On the Structural Differences of the UK and US Systems of Higher Education - roymurdock
http://roymurdock.com/essays/2014/06/the-difference-between-uk-and-us-universities/

======
com2kid
Most of my engineering and math courses worked on a linear curve. The highest
grade in the class was made into a 100% and the rest of the class was slid up
by an equal number of percentage points.

Sometimes this happened for the entire class grade, other times it just
happened with tests.

In my general experience, a 70% was a pretty good score. Most profs aimed to
have tests hard enough that 80% was around the top anyone got.

All that said, having everything rely on final exams seems foolish. Computer
Science is mostly taught through projects, I feel as though my upper level
courses had exams more as a matter of "well I think we are supposed to have
tests, so, umm, here we go" than anything else.

Not to mention finals lead to cramming, which lead to horrible retention of
material. Small cumulative exams spaced throughout the quarter/semester lead
to much better recollection of material overall.

Edit: As for cheating, well....

I only ever cheated in one course, and only then because the material was
horribly unfair and the professor was terrible at teaching. Cheating in this
case consisted of putting material that we were expected to rote memorize (!!)
on to my calculator. (For reference, it was chemistry class, before that class
I used to really like chemistry... :( )

Asides from that? I think everyone knows of the student who seomehow got
through even a hard program (such as CS!) without really doing his or her fair
share, but from what I noticed (although I am pretty oblivious) cheating
wasn't all that common.

In regards to grades, they mattered far less once I was in my department. :)
(Thankfully!)

------
adrianhoward
The OP's '[2] Inaccurate Generalization' rider definitely needed to be there
;-) UK universities grade in many different ways, often based on course and
project work. I'd say that the LSE's exam-only option is in the minority. For
example my degree came out of a combination of closed book exams, individual &
group projects, and open book essays. However it _is_ rare for there to be
continual assessment of coursework throughout the whole degree. It's generally
based on a set set of special case bits of work near the end of a term/year.

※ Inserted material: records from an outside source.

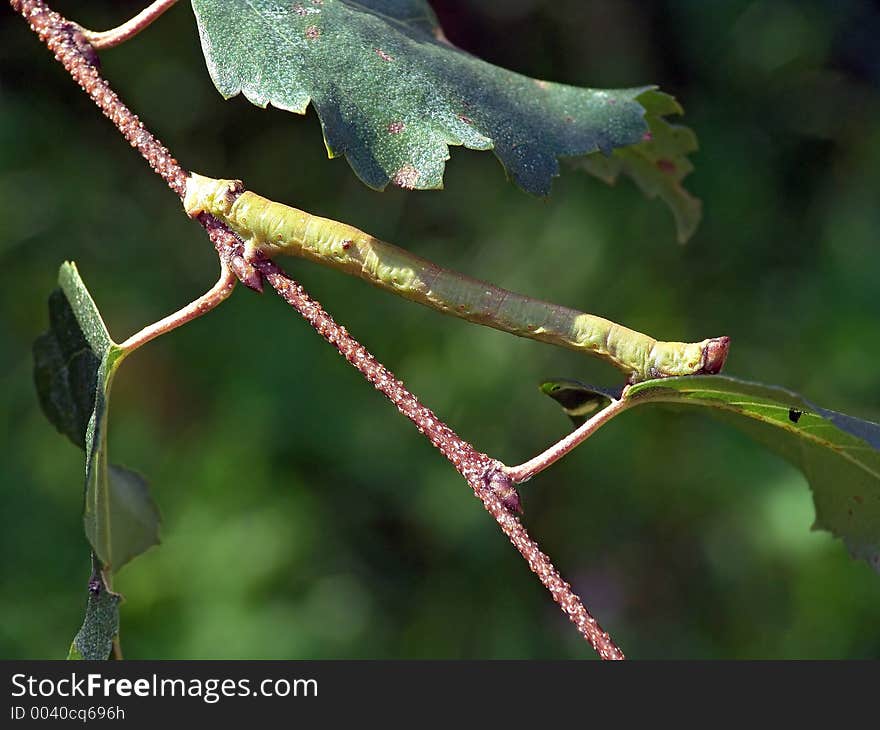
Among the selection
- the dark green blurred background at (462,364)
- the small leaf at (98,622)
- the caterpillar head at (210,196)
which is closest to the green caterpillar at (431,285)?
the caterpillar head at (210,196)

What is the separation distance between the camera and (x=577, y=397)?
842mm

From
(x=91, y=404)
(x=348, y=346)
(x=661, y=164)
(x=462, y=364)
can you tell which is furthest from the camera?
(x=462, y=364)

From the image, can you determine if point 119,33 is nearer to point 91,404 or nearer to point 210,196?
point 210,196

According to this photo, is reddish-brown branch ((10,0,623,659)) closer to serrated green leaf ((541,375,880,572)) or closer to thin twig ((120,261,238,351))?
thin twig ((120,261,238,351))

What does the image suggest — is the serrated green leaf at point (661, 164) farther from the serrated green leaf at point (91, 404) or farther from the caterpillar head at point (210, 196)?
the serrated green leaf at point (91, 404)

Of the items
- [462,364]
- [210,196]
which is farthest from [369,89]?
[462,364]

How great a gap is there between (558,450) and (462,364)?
1387mm

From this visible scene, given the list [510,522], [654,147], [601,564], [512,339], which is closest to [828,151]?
[512,339]

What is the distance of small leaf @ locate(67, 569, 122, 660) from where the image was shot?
72cm

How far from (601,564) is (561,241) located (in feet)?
2.35

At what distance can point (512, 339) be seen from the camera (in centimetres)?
213

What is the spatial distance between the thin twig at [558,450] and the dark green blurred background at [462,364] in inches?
50.5

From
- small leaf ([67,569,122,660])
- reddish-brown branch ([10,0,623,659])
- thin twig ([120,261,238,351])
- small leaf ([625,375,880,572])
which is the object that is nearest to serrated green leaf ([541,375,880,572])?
small leaf ([625,375,880,572])

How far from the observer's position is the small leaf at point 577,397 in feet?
2.67
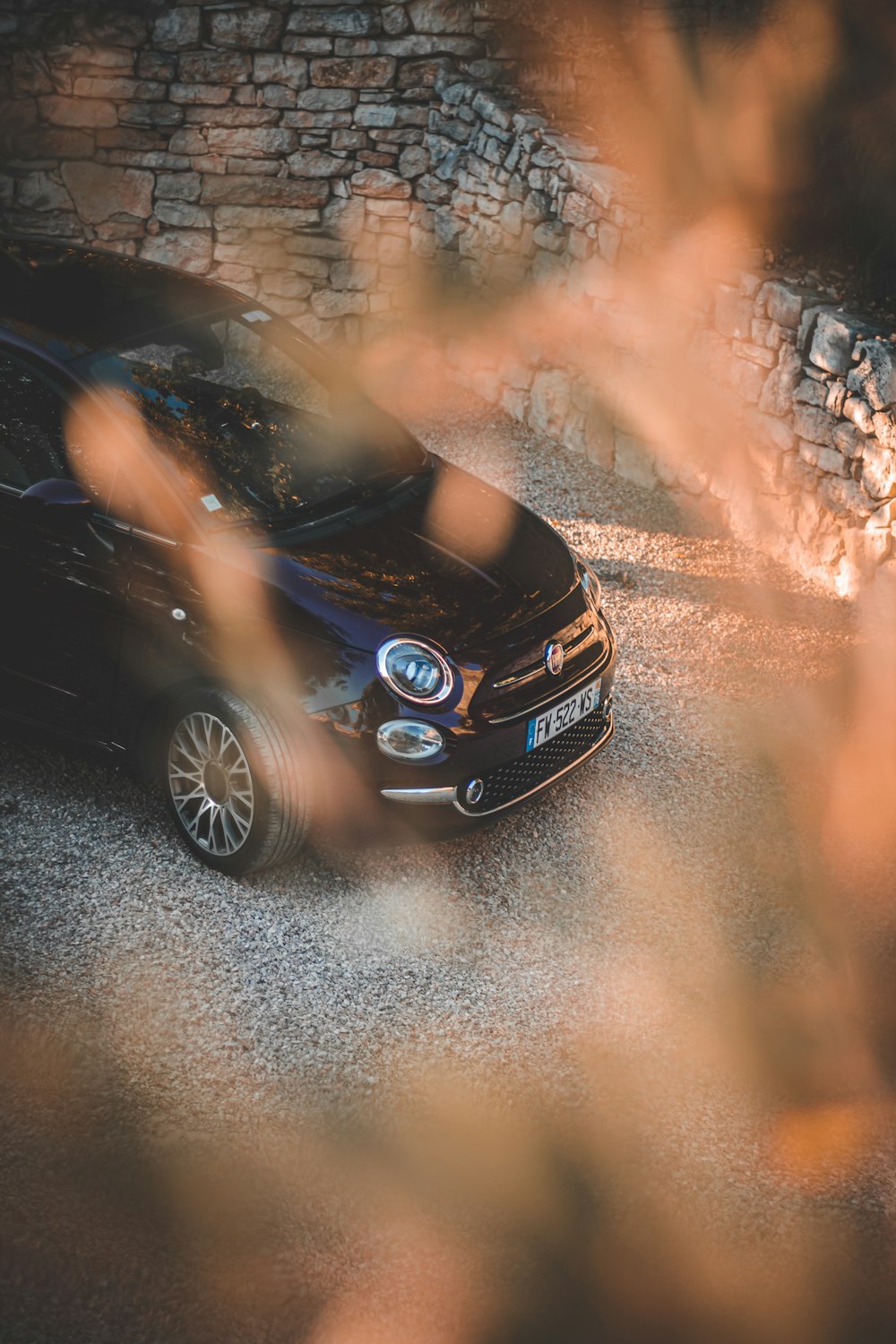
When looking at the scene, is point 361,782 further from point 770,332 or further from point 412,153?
point 412,153

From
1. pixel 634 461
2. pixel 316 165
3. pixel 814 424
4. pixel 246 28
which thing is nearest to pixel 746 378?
pixel 814 424

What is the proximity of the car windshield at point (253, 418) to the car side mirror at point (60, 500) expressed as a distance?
1.18 feet

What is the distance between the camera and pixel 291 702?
374cm

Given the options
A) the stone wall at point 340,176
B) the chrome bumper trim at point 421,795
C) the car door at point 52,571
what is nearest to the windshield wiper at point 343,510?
the car door at point 52,571

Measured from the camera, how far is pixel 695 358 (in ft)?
24.1

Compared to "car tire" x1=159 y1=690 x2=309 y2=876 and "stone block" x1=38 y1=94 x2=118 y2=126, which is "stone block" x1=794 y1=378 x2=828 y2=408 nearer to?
"car tire" x1=159 y1=690 x2=309 y2=876

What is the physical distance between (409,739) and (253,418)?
161 centimetres

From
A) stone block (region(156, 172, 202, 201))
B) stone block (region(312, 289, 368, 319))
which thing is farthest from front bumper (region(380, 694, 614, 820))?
stone block (region(156, 172, 202, 201))

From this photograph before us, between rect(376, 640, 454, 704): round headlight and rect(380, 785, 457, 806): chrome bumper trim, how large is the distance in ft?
Answer: 1.03

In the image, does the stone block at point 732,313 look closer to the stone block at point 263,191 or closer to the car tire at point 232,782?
the stone block at point 263,191

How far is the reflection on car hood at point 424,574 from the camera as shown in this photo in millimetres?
3840

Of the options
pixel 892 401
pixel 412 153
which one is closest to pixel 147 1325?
pixel 892 401

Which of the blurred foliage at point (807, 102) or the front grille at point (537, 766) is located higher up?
the blurred foliage at point (807, 102)

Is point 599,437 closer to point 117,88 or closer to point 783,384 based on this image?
point 783,384
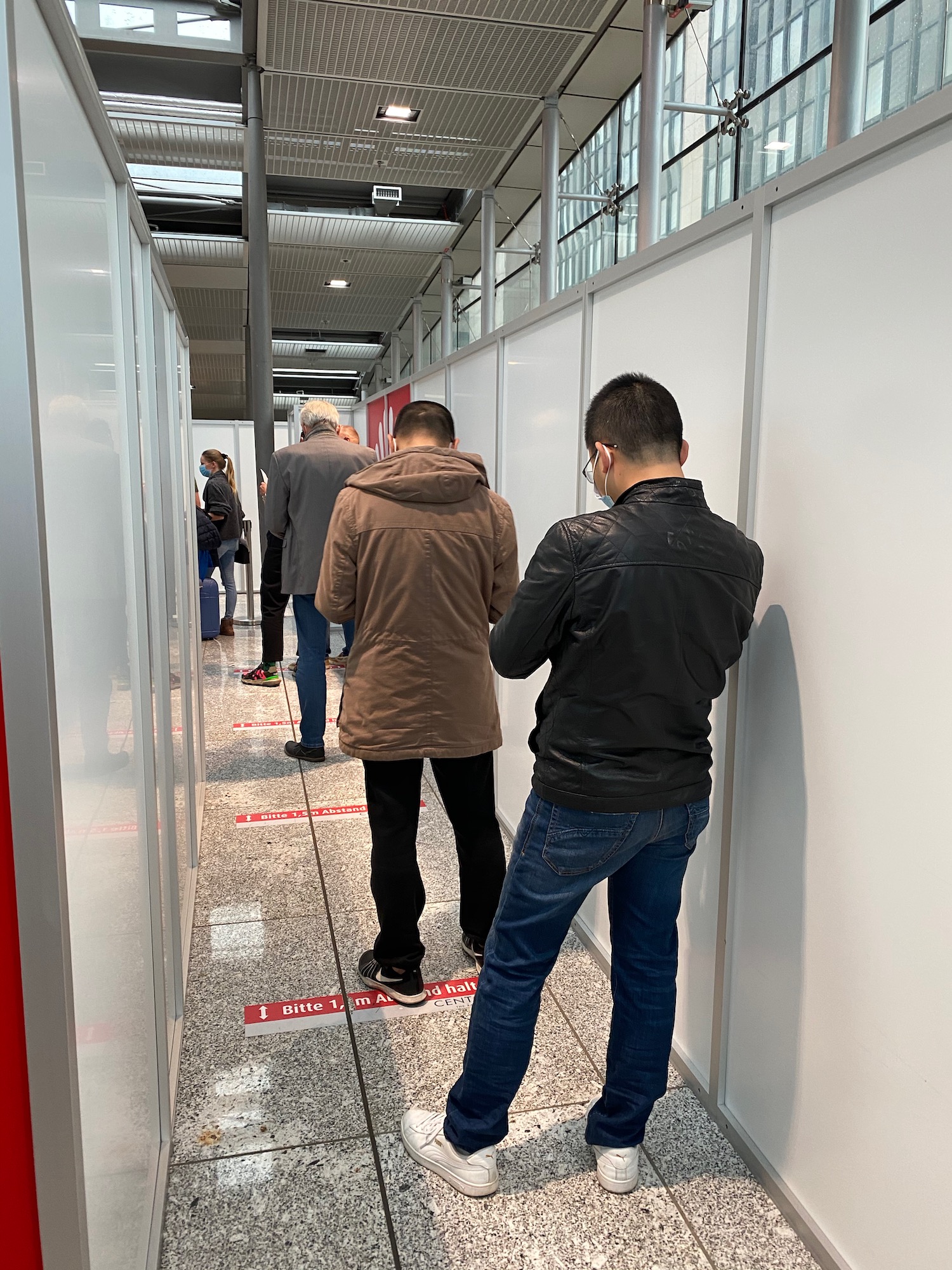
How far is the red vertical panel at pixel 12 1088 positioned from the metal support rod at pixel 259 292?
586 centimetres

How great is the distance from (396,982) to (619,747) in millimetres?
1319

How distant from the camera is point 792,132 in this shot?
545cm

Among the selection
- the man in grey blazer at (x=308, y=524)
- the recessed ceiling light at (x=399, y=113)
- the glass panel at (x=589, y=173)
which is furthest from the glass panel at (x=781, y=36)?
the man in grey blazer at (x=308, y=524)

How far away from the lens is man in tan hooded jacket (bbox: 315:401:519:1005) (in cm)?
240

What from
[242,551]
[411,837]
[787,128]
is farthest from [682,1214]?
[242,551]

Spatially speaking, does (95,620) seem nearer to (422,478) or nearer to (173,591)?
(422,478)

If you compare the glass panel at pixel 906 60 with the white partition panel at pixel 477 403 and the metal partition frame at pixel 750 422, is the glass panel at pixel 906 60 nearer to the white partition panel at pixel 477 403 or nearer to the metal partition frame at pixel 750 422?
the white partition panel at pixel 477 403

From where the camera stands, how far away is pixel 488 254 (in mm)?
8602

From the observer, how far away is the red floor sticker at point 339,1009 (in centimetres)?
246

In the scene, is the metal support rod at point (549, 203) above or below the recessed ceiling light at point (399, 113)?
below

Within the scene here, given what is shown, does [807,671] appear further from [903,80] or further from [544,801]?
[903,80]

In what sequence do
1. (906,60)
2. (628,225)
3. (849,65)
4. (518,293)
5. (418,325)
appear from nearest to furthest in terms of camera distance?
(849,65) → (906,60) → (628,225) → (518,293) → (418,325)

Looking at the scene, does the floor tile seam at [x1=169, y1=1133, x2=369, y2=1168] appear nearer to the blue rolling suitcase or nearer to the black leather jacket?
the black leather jacket

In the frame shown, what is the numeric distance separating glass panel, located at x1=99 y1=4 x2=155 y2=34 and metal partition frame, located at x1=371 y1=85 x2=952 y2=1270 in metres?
5.23
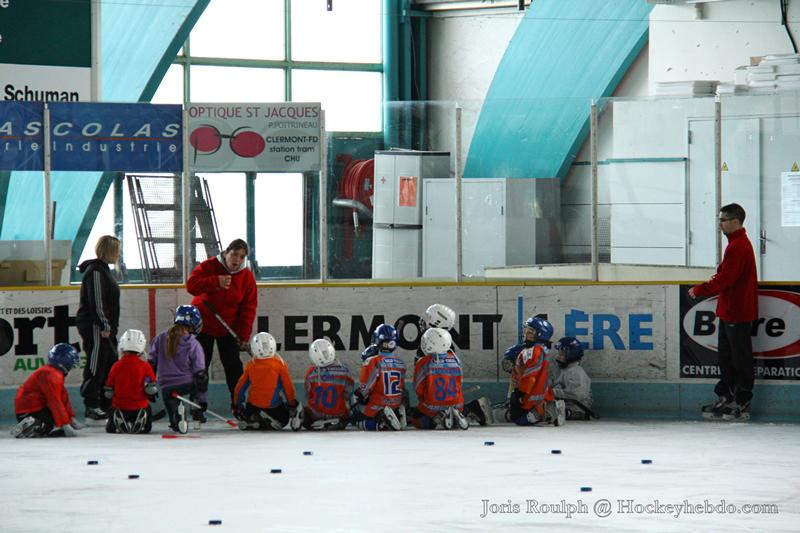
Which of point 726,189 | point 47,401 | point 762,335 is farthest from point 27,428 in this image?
point 726,189

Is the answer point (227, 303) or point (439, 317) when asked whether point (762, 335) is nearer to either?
point (439, 317)

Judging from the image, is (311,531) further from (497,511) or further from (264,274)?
(264,274)

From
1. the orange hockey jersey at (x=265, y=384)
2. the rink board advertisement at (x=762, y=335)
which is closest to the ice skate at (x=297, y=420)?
the orange hockey jersey at (x=265, y=384)

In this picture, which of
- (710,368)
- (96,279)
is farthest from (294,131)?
(710,368)

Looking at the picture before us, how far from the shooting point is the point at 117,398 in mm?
10352

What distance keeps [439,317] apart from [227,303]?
1.73 metres

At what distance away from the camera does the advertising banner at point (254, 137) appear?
1171cm

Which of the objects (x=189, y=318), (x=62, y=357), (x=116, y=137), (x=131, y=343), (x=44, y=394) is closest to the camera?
(x=44, y=394)

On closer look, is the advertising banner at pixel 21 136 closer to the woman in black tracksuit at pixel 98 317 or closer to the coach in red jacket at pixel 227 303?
the woman in black tracksuit at pixel 98 317

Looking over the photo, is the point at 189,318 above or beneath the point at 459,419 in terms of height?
above

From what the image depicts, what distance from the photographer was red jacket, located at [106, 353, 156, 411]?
1023 centimetres

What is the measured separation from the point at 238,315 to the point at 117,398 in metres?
1.32

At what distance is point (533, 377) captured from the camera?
10719 millimetres

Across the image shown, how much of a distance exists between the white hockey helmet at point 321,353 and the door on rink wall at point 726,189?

That said — in my experience — the course work that UK universities that's
much less susceptible to cheating in general than some stuff I've seen from US
universities. Work varies more year-on-year, and the kind of work involved are
things like essays, projects, etc that are harder to copy in a sensible way. I
don't think I did a single multiple choice test in my whole degree.

He's spot on about the difference in expectation on top grades though. I've
had some… interesting… chats with US students in the past when they went from
all "A"s at their US institution to 70-80% at UK ones. Not so much because
their answers were wrong — but because they're answers weren't 'excellent'. It
seemed to cause an enormous amount of stress for them!

------
mhlakhani
Another key difference that I couldn't see in the article is that degrees in
the UK are focused on depth (and last three years); while degrees in the US
focus on breadth and last four years. This probably also relates to how
students in the UK specialize a bit earlier (during high school / A levels)
while students in the US leave that decision to their first year of college.